А это касалось нас уже непосредственно.
«С населением Чаквара отношения мои складывались довольно своеобразно. Люди в массе своей видят в барине, независимо от его личных качеств, нечто мистическое, причину всего — и хорошего, и плохого, — что творится в Чакваре. Поистратился человек — идет в пенсионную кассу просить под умеренный процент ссуду; беда какая нагрянула или случился пожар — обращаются к барину за кирпичом и прочими материалами; если кто-то неизлечимо болен — опять же у барина просят поддержки. Иной раз даже складывалось впечатление, что если кто помирал, то и в этом винили меня, будто сам я собираюсь жить вечно, по-моему, они так и думают, но уж тут-то, любезные, придется мне вас разочаровать! Или взять, к примеру, по сию пору бытующее целование ручки. Если „милостивый барин“ паче чаяния откажется подать ручку — из прогрессивных ли взглядов или заразы какой испугавшись при виде сопливых носов, — его тут же осудят: „Возгордился! Уж и к ручке не подойди!“ И только во времена коммуны враги и друзья перестали именовать меня барином, а владенья мои — поместьями, но когда, слава милости Божией и здравому смыслу людей, 2 августа 1919 года коммунизм потерпел фиаско, то первыми, поджав хвосты, пришли целовать мне ручку самые отъявленные смутьяны. Барин и барский дом считались в селе неприкосновенными. Словами это не объяснишь, но даже во время коммуны мне доводилось слышать от возмущенных егерей и охранников, такой-то, мол, — ужасный коммунист, потому как осмелился громко свистеть или кричать рядом с усадьбой. Нечего и говорить, что по поводу свиста никаких указаний я не давал. Но чтоб кто-то без разрешения вторгся в усадьбу — такое казалось настолько невероятным и невозможным, что многие на селе в это запомнившееся мне утро со смехом и недоверием восклицали: „Слыхали? Халнек надумал идти к усадьбе!“ Это было равносильно тому, как если бы кто-то сказал, будто Халнек собрался взлететь или что он — папа римский».

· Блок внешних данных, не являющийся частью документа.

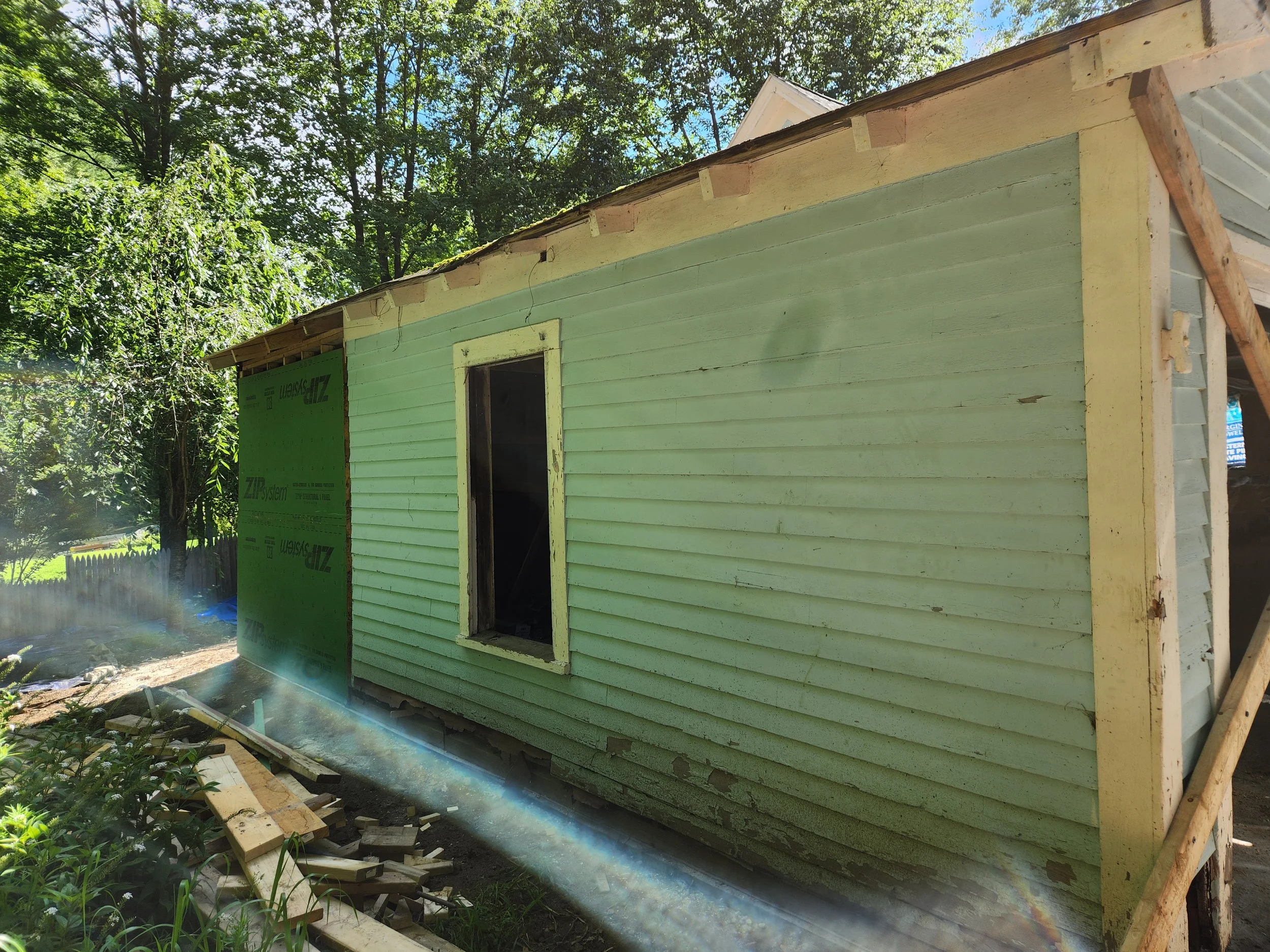 A house under construction with green siding, a window frame without glass, surrounded by trees and construction materials on the ground.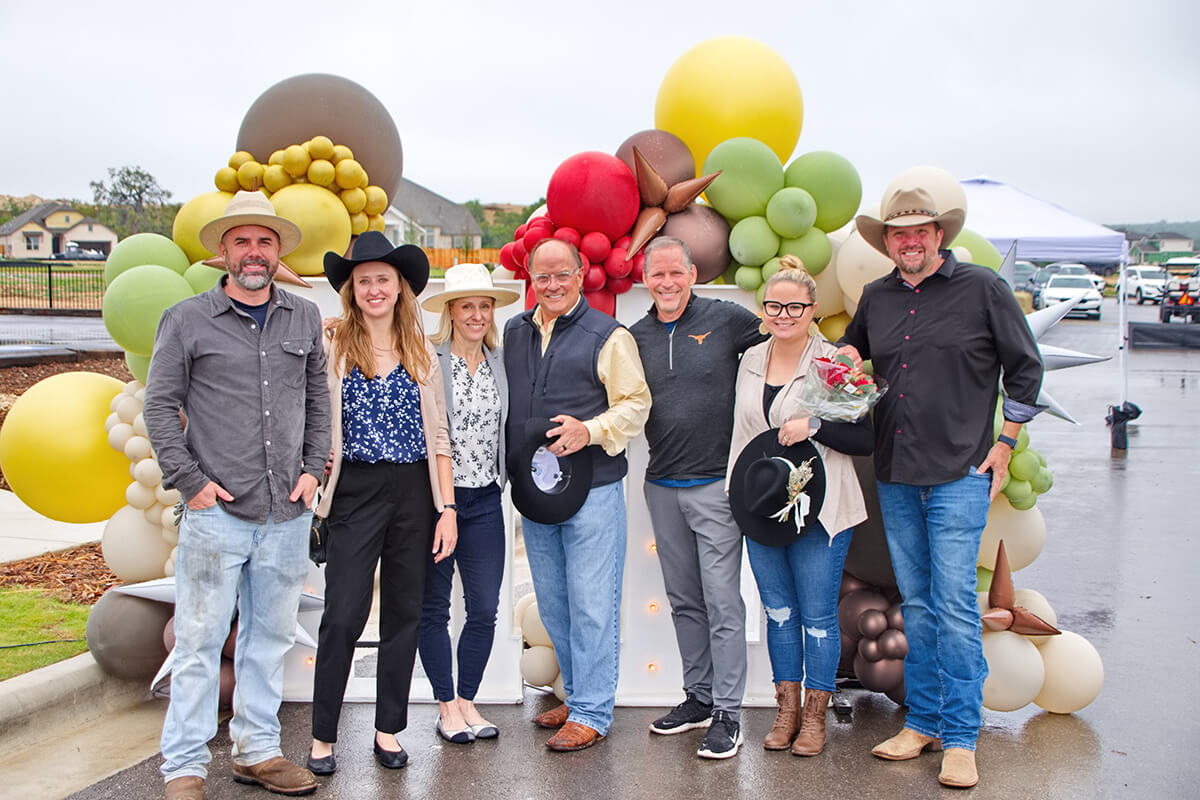 Group posing for photos in cowboy hats at the Meyer Ranch model home park opening event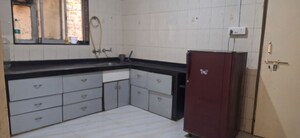 Kitchen in 1 BHK Apartment at Wadgaon Sheri – for Rent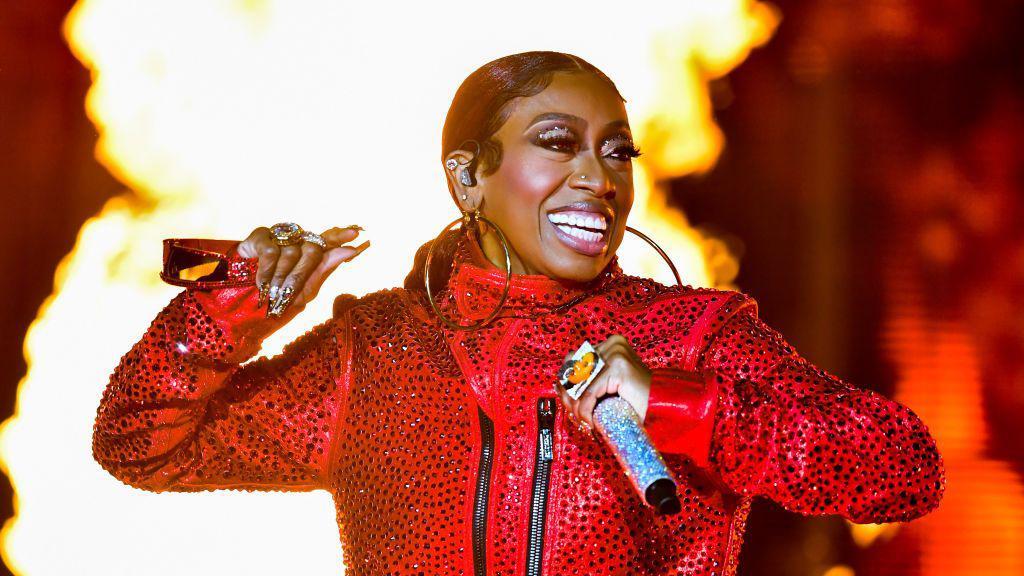 Missy Elliott con una cazadora de piel roja cantando mietras una ola de fuego se levanta tras ella.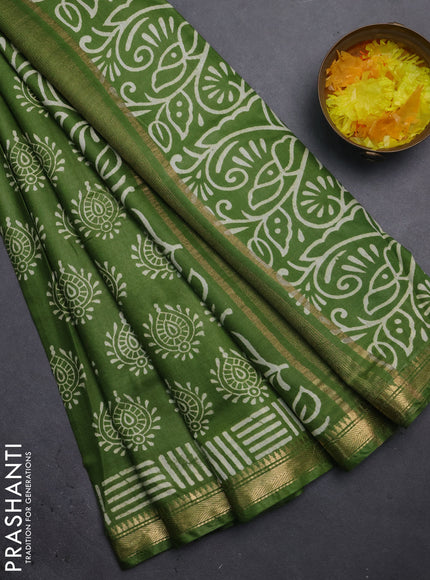 Semi bhagalpuri saree light green with allover prints and zari woven border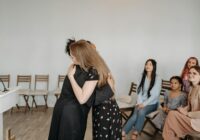 women hugging each other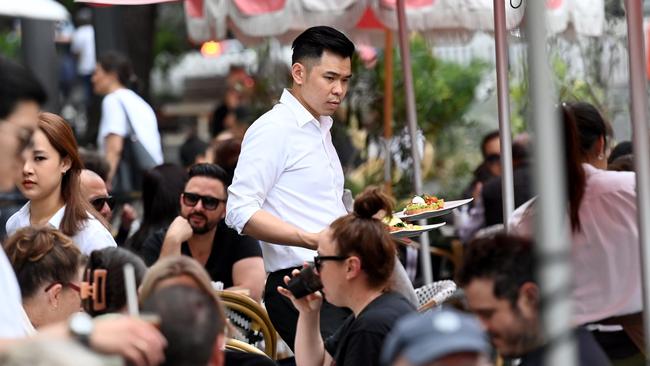 SYDNEY, AUSTRALIA - NewsWire Photos OCTOBER 22, 2022: Casual staff work the tables at a cafe in the Rocks in Sydney.Picture: NCA NewsWire / Jeremy Piper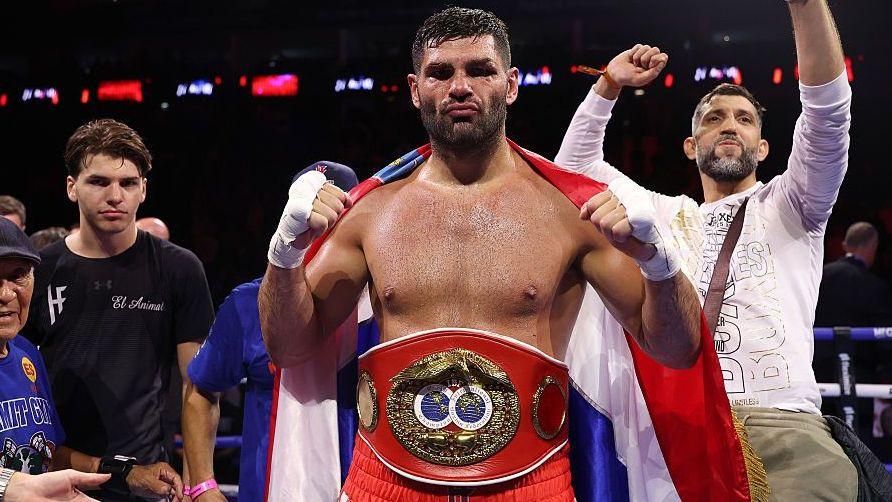 Filip Hrgovic has the IBF heavyweight title around his waist and holds up his fists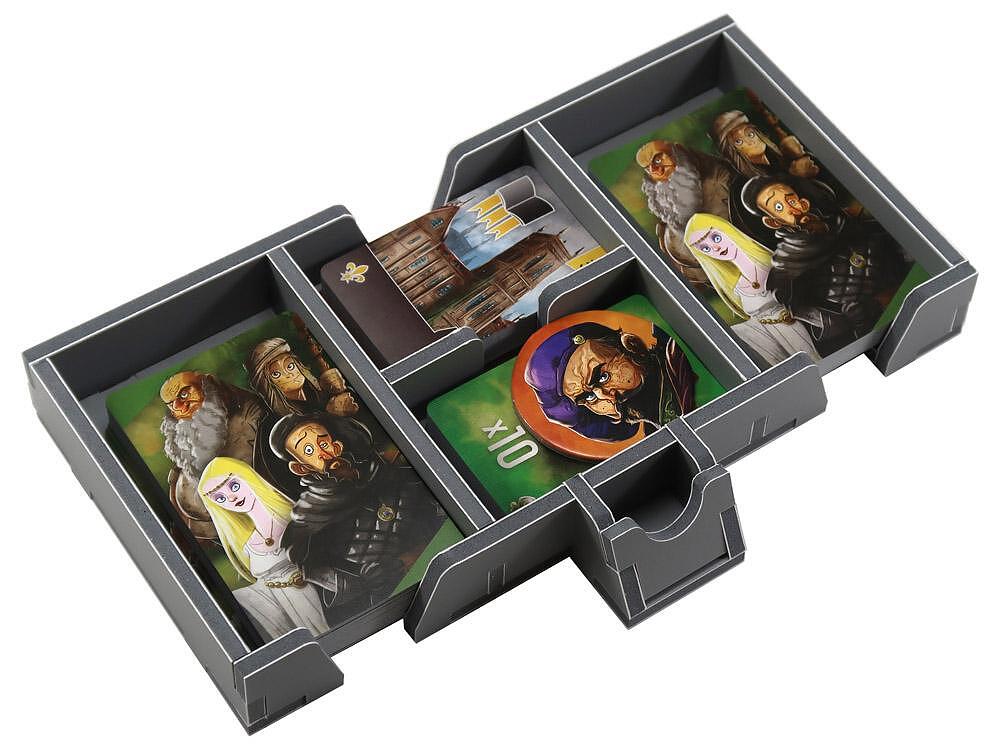 Close-up of Folded Space insert compartments holding wooden game components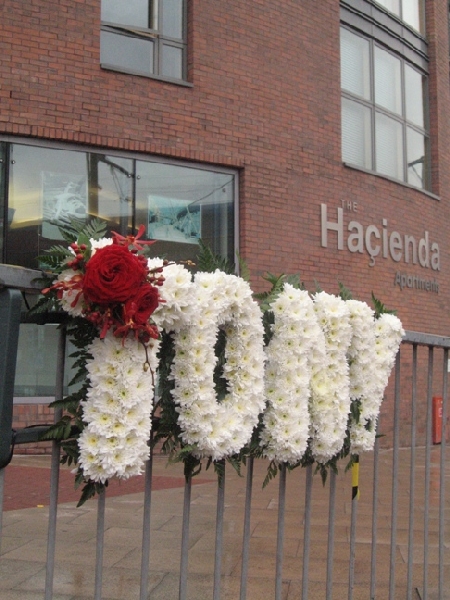 Flowers for Tony Wilson outside the Hacienda Apartments, Manchester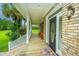 Close up of the front porch and door with brick accents, welcome mat, and beautiful landscaping at 120 Greenhill Pastures, Summerville, SC 29483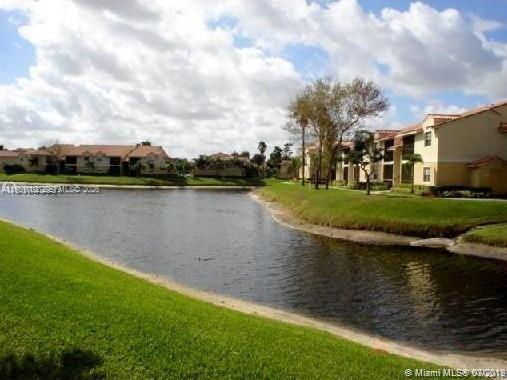 1235 Southwest 46th Avenue, Unit 711 Pompano Beach, FL 33069 - Photo 22 of 43 a view of a lake with houses in the back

Решив, что уж лучше пусть их укокошат дома, чем в другом месте, прадед с семьей спокойно дожидались событий. На всякий случай кое-где у дверей он расставил слуг, рассовал по карманам деньги и драгоценности и посоветовал членам семьи сделать то же самое — вдруг придется покинуть усадьбу. На обед в этот день званы были графиня Элеонора Ламберг, свояченица прадеда, и ближний сосед-помещик граф Фюлеп Меранский. Поскольку у них в имениях агитации не было, здешний переполох весьма удивил их.
— А я и не знала, что у нас революция, — рассмеялась графиня. Моя бабушка отошла к окну. Бывали минуты, когда ей не хотелось видеть людей. (Впоследствии она в этом покаялась.)
По неуклонному своему обычаю после обеда прадед всегда отдыхал на балконе, а посему, откланявшись, пожелав остальным приятного времяпрепровождения и попросив строго соблюдать установленные им меры предосторожности (которые в основном были связаны с понятиями «хладнокровие», «спокойствие» и «миролюбие»), он улегся в шезлонг, изготовленный для него в Коложваре, и погрузил стопы в привычный старый ножной мешок. С балкона он ничего не видел, зато вполне отчетливо слышал характерный рокочущий и невнятный гомон толпы, который на сцене — как было известно прадеду — имитируют, заставляя статистов, изображающих народ, повторять бесконечно: «рабарбер, рабарбер»[88]. Мне кажется, что для прадеда революция означала не больше, чем это слово: «рабарбер».
«Водрузив красный флаг на вершину крыльца, лесоруб и плотник-строитель Фендрих, то бишь товарищ Фендрих, открыл собрание. Справа и слева от Дюлы Халнека, застыв истуканами, стояли два прихвостня. Та выдержка, с которой даже в мороз телохранители Халнека стояли по стойке „смирно“ на уличных митингах и часами длившихся народных собраниях, вызывала единодушное восхищение зрителей. И мне кажется, что мужественные, каменнонеподвижные позы двух здоровяков принесли этому кагалу пользы гораздо больше, чем все речи, которым они (и мы тоже!) придавали такое значение. Квинтэссенция выступления Халнека заключалась в разделе моих имений. Под бешеные вопли собравшихся инициатива была принята единогласно.